「幸福・不幸」名言集・格言集
幸福は対抗の意識のうちにはなく、協調の意識のうちにある。
ジイド 「文学と倫理」
幸福は浮気な娼婦である。同じところにジッとしてはいない。
ハイネ 「ロマンツェロ」
幸福は満足せる人間に属す。
アリストテレス 「エウダイモス倫理学」
幸福をあきらめる者は幸福をつかんだことになる。
ツィール 「近代的諷刺詩」
幸福をうる唯一の道は、幸福ということを忘れ、それ以外の目的を人生の目的とするにある。
ミル 「自叙伝」
幸福を維持するほうが幸福をうるより困難なり。
デモステネス 「断片」
幸福を語ることがすでに何か不道徳なことであるかのやうに感じられるほど今の世の中は不幸に充ちてゐるのではあるまいか。
三木清 「人生論ノート」
幸福を追い求めている限り、君はいつまで経っても幸福にはなれない、たとえ最愛のものを手に入れたとしても。
ヘッセ 「荒野の狼」
幸福人とは、過去の自分の生涯から満足だけを記憶している人々であり、不幸人とは、それの反対を記憶している人々である。
萩原朔太郎 「絶望の逃走」
些細なことで悦びをもちうることは、子供のみではなく、不幸な者の高貴な特権である。
ローテ 「蔵言」
最上の幸福は、一年の終わりにおいて、年頭における自己よりも、よりよくなったと感ずることである。
トルストイ 「読書の輪-四・六」
子供たちに囲まれて人生の最後のときを迎える人を私は幸福だと思う。
グリルパルツァー 「租妣」
思慮の徳こそ、幸福のためには、なににもまして備えるべきものなり。
ソフォクレス 「アンティゴネ」
死ぬまでにひとつの心の中だけでも深く分け入ることができたなら、それで幸福としなければなるまい。
モーリヤック 「蝮のからみ合い」
時間を充実させることが幸福である。
エマーソン 「社会と孤独」
自己の持てるものを十分に己れにふさわしき富と考えざる者は、世界の主となるとも不幸なり。
エピクロス 「断片」
自分は幸福な生まれでないと思っている人でも、その友人や近親の幸福によって幸せになるくらいのことはできよう。

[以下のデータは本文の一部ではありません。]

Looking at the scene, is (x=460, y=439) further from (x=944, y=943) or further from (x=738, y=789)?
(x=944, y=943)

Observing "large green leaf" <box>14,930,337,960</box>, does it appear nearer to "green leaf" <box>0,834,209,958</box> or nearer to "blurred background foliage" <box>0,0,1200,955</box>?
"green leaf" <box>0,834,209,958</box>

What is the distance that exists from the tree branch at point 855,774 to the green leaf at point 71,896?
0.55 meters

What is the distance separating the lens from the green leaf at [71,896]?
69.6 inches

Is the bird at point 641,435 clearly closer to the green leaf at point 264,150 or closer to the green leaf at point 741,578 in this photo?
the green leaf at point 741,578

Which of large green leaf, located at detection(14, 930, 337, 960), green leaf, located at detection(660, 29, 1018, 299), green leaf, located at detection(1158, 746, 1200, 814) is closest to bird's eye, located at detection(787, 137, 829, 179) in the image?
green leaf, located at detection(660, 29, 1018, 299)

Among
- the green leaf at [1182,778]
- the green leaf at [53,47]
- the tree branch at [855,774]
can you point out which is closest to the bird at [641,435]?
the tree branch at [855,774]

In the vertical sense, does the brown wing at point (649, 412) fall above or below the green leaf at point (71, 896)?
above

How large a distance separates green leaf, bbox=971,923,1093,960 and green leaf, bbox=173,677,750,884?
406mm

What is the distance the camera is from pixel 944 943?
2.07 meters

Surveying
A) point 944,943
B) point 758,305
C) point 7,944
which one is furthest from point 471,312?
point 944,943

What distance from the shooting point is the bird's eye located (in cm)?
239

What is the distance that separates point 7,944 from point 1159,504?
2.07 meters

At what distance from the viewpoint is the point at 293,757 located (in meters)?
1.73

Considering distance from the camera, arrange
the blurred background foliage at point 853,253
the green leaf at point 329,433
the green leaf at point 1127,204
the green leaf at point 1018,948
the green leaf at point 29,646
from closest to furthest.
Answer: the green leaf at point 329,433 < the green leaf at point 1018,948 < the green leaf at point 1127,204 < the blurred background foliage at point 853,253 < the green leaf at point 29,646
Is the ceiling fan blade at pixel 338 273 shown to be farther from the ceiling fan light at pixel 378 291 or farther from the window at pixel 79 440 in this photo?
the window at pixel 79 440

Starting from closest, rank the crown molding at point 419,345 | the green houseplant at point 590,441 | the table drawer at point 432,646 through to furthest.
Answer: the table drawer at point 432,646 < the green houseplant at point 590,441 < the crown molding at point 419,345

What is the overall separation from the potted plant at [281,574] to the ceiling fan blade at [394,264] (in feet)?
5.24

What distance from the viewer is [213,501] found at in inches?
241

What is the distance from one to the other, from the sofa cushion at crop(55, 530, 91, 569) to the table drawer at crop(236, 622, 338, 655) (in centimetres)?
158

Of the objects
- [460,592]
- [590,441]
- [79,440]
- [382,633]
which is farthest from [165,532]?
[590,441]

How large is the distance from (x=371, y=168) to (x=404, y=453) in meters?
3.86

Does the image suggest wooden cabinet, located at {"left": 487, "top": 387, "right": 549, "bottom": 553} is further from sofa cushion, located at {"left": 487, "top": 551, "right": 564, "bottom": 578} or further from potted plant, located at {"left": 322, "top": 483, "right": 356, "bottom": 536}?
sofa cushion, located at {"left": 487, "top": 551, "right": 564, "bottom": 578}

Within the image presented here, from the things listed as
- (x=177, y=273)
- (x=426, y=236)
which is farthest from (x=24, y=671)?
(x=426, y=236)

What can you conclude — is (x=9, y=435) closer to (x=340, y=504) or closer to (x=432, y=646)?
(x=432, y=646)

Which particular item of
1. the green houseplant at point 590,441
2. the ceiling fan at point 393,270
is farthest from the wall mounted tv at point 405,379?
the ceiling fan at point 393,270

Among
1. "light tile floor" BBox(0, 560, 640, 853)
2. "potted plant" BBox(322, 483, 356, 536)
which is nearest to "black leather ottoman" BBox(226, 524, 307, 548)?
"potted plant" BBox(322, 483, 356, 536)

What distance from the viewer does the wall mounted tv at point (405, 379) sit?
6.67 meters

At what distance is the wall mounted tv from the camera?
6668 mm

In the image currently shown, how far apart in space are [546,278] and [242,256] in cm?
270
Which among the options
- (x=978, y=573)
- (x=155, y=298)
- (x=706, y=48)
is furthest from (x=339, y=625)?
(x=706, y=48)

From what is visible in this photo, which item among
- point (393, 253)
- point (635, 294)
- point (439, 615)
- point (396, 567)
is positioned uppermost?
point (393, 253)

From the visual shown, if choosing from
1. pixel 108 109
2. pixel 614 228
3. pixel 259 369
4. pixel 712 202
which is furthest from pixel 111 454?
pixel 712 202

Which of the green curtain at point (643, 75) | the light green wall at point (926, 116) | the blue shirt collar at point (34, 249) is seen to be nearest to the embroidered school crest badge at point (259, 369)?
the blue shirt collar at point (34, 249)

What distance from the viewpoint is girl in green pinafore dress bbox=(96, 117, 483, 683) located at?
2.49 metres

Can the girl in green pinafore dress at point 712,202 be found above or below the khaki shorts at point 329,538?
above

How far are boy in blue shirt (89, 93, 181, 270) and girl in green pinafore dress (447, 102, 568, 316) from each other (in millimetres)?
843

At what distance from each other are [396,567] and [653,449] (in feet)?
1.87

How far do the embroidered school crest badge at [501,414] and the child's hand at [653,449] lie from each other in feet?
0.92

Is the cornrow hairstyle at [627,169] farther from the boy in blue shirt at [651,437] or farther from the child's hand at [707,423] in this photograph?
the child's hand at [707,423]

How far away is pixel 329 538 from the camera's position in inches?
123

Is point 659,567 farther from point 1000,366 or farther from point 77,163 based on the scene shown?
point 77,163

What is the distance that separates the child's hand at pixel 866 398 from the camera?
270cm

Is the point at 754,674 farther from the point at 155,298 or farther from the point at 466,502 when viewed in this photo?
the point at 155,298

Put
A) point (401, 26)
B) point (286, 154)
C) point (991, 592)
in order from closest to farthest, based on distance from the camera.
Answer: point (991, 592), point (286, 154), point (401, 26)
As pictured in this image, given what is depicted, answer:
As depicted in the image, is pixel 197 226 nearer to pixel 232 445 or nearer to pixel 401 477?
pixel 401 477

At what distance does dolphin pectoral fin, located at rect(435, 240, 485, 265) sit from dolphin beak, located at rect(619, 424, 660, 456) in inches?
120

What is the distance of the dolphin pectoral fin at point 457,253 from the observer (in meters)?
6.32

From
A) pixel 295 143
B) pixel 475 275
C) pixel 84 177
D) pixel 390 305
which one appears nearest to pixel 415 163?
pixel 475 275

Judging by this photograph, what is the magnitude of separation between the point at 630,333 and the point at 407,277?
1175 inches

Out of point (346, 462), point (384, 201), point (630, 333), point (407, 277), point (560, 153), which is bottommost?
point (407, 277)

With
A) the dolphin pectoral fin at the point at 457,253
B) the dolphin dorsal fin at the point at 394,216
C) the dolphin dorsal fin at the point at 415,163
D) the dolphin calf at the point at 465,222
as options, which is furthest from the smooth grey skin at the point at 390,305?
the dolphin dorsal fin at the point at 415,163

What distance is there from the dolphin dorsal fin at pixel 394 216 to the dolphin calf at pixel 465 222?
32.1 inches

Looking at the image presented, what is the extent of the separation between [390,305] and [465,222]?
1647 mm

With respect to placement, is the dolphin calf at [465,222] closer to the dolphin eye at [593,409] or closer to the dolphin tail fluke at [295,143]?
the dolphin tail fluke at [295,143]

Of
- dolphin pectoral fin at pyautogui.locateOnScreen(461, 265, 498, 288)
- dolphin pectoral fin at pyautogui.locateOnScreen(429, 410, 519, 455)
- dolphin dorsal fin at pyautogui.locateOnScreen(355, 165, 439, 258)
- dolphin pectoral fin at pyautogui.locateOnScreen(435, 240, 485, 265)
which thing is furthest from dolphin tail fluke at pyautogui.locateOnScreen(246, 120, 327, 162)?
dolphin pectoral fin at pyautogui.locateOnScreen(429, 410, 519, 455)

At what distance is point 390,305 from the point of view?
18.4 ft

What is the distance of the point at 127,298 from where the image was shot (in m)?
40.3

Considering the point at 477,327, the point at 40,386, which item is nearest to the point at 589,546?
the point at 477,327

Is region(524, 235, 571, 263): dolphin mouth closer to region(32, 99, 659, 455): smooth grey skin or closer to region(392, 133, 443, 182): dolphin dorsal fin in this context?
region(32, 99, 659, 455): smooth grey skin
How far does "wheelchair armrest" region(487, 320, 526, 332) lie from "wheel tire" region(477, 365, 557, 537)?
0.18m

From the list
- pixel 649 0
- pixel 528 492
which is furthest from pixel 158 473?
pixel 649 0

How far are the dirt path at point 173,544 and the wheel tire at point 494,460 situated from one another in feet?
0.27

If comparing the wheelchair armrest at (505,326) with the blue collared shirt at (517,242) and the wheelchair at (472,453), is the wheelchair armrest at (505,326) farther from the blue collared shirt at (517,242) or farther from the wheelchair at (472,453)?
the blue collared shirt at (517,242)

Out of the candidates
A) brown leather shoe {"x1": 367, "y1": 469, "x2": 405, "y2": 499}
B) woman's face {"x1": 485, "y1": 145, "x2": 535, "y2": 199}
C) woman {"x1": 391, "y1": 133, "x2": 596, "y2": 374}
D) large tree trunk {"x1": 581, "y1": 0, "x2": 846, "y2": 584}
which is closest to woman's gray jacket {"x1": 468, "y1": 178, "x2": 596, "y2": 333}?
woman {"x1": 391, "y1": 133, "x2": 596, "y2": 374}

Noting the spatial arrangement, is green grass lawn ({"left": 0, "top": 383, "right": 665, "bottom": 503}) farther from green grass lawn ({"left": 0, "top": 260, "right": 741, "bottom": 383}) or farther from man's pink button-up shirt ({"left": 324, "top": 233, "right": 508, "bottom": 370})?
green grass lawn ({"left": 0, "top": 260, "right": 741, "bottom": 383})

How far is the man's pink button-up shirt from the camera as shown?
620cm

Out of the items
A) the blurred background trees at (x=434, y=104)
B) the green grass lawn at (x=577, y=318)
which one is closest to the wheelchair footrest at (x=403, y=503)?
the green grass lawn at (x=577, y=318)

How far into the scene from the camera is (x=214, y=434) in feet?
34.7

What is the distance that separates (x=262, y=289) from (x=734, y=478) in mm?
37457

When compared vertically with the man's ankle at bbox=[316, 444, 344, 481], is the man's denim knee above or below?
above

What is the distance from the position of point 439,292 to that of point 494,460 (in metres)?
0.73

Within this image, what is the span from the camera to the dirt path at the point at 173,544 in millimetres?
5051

ただうらみだけが、この最後の手を奪うのである。
ラ・ブリュイエール 「人さまざま」
心の優しさのあまり、困っている人を見ると、われ知らずにっこりと親切に話しかけ、手助けせずにはおられない人は、親切をするたびにうれしくてたまらず、そのうれしさが生き甲斐になっているのです。もし幸福な生活を送りたいと思う人々がほんの一瞬でも胸に手を当てて考えれば、心の底からしみじみと感じられる喜びは、足下に生える雑草や朝日にきらめく花の露と同様、無数にあることが分るでしょう。
ヘレン・ケラー
真の幸福はどこにも定着しない。探すとどこにも見つからないが、いたるところに存する。金ではけっして買えないが、いつでも手に入れられる。
ポープ 「人間論」
真の幸福は目に映じない。真の幸福は見えざるも、私の場合には希望を失ったとき、はじめて幸福が訪れた。